--- Begin The data ---

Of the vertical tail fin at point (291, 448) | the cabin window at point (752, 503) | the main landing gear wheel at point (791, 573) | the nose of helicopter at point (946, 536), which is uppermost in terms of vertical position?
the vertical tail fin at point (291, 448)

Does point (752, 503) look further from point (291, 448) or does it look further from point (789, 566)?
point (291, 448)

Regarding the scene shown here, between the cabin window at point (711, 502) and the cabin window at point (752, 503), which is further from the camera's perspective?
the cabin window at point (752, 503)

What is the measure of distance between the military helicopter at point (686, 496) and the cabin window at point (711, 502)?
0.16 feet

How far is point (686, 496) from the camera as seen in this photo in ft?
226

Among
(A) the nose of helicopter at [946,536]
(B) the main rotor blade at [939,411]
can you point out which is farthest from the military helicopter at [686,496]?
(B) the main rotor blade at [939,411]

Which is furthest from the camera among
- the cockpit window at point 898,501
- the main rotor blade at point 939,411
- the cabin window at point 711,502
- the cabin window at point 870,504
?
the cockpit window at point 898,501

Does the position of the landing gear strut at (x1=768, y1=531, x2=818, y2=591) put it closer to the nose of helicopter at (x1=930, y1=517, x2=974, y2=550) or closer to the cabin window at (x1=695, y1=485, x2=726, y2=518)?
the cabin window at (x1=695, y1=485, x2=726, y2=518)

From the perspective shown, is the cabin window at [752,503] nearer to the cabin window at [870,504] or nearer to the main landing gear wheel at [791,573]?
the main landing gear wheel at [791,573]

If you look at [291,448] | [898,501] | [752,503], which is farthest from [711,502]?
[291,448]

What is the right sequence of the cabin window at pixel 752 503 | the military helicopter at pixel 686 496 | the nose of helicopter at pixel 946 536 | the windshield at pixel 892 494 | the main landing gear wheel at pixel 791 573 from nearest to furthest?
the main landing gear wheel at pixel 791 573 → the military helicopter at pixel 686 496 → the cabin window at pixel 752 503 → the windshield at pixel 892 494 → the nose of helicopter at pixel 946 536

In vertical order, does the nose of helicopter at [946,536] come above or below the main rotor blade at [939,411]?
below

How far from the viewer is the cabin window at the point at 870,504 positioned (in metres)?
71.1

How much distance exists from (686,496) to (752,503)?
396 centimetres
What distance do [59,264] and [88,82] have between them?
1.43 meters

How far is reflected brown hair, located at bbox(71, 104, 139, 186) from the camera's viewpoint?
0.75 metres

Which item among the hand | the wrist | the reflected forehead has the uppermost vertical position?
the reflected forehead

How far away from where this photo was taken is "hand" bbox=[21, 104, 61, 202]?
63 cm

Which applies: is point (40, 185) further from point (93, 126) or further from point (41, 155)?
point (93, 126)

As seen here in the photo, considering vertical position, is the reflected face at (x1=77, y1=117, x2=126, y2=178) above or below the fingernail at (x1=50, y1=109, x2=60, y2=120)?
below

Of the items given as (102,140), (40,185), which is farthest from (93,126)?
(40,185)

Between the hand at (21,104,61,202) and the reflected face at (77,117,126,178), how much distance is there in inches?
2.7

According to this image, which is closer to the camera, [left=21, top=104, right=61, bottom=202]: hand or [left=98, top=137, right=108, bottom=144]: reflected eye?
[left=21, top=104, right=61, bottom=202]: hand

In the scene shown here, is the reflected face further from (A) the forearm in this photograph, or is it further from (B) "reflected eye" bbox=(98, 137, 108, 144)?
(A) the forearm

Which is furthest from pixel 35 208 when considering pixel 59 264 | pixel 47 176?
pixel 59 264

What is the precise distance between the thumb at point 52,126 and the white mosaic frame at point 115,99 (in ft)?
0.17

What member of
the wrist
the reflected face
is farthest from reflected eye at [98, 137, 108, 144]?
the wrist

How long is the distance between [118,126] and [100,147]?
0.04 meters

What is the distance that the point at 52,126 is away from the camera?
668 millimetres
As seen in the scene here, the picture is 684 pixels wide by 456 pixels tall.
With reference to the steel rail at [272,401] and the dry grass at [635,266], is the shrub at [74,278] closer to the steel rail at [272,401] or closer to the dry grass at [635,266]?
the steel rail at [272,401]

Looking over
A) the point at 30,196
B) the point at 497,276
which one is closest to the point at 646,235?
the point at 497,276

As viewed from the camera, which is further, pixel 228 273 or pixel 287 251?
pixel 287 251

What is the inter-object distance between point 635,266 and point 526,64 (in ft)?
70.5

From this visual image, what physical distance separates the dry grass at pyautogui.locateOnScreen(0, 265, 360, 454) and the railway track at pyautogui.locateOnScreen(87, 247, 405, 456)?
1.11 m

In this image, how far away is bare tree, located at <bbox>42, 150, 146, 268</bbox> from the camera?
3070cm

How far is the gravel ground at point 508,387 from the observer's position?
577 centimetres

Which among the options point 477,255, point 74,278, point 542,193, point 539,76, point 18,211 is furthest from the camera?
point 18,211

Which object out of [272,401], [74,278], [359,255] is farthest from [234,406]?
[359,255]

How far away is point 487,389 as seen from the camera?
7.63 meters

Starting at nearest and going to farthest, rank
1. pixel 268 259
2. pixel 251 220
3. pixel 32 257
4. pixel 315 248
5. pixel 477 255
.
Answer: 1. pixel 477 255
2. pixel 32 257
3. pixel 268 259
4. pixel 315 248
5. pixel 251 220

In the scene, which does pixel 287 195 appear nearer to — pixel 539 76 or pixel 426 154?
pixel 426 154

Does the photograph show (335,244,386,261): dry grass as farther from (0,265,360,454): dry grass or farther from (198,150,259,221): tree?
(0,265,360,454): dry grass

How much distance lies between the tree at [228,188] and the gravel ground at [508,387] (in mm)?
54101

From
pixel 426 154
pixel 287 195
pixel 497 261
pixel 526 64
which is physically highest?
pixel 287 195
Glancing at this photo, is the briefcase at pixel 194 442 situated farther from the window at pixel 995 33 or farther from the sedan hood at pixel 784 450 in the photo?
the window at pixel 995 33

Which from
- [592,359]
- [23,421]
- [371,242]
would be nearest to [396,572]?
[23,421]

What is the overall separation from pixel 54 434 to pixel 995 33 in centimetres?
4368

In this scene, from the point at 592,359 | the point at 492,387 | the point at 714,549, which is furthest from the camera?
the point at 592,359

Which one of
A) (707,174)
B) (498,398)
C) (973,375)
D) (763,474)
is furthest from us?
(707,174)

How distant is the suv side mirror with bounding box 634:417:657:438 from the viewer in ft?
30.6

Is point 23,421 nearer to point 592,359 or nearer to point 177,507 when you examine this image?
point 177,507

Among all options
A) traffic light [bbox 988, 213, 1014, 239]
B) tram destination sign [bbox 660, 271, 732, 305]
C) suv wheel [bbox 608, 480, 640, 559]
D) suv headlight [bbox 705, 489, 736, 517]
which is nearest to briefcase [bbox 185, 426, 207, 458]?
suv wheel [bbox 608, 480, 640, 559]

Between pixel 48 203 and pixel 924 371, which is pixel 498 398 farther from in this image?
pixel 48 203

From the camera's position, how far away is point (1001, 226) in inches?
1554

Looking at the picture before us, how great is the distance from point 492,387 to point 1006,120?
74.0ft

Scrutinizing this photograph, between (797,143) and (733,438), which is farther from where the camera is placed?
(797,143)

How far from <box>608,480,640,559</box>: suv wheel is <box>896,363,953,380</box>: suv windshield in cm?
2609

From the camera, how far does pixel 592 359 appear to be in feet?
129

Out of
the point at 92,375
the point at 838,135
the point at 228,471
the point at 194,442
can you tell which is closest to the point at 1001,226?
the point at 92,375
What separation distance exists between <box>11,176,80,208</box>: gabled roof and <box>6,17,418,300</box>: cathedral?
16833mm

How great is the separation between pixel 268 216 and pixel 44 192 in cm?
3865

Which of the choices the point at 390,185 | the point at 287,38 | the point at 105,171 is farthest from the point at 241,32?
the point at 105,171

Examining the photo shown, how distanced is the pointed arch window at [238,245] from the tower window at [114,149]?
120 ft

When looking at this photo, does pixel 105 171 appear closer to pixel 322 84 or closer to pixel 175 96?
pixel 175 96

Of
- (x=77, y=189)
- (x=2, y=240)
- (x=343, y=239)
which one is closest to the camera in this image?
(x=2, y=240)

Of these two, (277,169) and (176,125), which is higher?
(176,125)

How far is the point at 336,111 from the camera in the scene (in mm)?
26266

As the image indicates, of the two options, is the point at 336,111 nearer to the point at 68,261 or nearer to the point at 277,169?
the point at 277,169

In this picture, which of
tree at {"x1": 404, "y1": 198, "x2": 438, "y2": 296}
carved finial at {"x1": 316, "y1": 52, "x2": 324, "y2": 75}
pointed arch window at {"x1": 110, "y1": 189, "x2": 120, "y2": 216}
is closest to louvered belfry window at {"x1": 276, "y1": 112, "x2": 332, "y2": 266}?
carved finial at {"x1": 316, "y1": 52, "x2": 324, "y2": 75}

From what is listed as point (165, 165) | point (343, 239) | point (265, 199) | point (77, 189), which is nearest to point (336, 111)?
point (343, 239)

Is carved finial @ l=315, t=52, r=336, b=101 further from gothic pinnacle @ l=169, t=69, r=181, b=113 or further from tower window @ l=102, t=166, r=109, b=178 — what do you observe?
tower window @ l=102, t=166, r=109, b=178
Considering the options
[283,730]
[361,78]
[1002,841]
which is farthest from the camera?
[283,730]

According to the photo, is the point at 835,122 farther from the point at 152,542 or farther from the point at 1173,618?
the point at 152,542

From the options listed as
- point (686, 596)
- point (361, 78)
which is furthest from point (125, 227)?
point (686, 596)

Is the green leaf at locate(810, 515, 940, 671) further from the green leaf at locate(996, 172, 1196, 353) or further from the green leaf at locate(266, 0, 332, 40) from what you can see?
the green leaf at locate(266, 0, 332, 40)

--- End The data ---

* _Objective_
Repeat exactly, and only, the lines from the line with "Considering the options" through the end of the listing above, both ends included.

* _Full output_
Considering the options
[283,730]
[361,78]
[1002,841]
which is farthest from the camera?
[283,730]

According to the photo, is the point at 835,122 farther from the point at 152,542 or farther from the point at 1173,618?
the point at 152,542

From the options listed as
- point (686, 596)
- point (361, 78)
which is furthest from point (125, 227)?
point (686, 596)

Is the green leaf at locate(810, 515, 940, 671) further from the green leaf at locate(996, 172, 1196, 353) or further from the green leaf at locate(266, 0, 332, 40) from what you can see?
the green leaf at locate(266, 0, 332, 40)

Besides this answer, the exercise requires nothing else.